## GOAL OF THE EXERCISE:
List every line in the rows below that contains the word "tree".

## DATA PROVIDED:

○ ○ ○ ○ ○ ○ ○

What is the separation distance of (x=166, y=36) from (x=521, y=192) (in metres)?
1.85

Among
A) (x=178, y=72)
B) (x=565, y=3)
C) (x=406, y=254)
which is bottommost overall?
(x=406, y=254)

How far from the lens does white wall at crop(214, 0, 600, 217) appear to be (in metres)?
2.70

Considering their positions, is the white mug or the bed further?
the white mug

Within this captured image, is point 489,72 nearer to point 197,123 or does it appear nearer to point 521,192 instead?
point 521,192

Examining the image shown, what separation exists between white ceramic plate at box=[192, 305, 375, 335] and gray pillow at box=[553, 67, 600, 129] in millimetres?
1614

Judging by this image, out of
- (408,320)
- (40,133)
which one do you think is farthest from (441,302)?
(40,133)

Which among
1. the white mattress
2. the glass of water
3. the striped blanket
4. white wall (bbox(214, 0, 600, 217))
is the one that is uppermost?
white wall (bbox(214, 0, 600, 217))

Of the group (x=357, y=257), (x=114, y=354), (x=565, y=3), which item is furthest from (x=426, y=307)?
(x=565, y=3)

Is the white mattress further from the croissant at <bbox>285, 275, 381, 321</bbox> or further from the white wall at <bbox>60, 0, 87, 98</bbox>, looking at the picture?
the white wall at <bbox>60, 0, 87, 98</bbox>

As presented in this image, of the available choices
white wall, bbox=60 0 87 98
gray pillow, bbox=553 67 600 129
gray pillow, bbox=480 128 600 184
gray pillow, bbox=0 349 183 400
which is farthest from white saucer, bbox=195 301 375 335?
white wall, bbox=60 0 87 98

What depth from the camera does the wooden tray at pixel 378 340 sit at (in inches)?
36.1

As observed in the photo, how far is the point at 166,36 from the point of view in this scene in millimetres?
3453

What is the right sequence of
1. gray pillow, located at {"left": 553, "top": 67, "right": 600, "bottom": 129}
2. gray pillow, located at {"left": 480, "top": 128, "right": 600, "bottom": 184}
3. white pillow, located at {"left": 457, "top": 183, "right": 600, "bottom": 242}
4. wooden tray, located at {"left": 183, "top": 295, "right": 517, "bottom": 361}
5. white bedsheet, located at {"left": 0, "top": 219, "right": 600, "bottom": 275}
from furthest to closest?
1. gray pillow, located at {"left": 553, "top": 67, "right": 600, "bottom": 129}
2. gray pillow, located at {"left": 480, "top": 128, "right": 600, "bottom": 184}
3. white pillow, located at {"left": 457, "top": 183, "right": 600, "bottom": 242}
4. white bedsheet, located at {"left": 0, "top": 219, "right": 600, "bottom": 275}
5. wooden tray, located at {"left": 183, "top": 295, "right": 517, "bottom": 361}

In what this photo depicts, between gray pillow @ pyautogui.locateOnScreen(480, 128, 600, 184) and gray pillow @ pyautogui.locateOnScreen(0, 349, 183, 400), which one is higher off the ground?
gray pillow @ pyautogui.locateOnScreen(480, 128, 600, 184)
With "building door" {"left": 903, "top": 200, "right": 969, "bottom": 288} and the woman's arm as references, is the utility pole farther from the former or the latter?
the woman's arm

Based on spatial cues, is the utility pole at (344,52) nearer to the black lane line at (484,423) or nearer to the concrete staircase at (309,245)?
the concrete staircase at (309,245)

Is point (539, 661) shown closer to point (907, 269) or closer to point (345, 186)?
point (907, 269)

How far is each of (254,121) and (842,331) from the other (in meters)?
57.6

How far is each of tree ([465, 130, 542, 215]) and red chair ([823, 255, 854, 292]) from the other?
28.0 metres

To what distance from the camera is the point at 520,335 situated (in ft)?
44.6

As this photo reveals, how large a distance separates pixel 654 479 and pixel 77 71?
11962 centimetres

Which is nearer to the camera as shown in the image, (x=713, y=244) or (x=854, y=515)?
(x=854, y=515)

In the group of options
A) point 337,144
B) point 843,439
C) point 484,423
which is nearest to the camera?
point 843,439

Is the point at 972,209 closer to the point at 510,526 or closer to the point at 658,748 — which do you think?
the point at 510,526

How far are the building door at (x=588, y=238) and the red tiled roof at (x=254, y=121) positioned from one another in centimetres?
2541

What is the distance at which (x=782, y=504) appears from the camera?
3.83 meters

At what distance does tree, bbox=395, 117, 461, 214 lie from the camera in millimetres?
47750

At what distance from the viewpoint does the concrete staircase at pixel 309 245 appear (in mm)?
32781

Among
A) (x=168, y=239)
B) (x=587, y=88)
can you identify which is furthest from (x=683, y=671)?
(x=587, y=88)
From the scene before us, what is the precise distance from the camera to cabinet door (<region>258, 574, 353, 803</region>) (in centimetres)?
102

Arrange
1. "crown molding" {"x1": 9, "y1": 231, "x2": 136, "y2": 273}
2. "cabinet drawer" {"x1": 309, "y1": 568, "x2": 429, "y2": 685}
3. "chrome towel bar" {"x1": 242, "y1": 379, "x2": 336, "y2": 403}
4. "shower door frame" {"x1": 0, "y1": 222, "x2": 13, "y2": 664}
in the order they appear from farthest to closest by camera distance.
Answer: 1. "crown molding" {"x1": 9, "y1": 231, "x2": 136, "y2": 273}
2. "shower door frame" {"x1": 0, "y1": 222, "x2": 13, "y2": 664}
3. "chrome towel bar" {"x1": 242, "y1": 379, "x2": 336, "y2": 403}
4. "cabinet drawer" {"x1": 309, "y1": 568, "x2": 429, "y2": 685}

○ ○ ○ ○ ○ ○ ○

## RESULT FOR THIS TASK:
How far is each of tree ([465, 130, 542, 215]) and red chair ([823, 255, 854, 292]) from the other?
At what distance does tree, bbox=395, 117, 461, 214 lie from the camera in millimetres?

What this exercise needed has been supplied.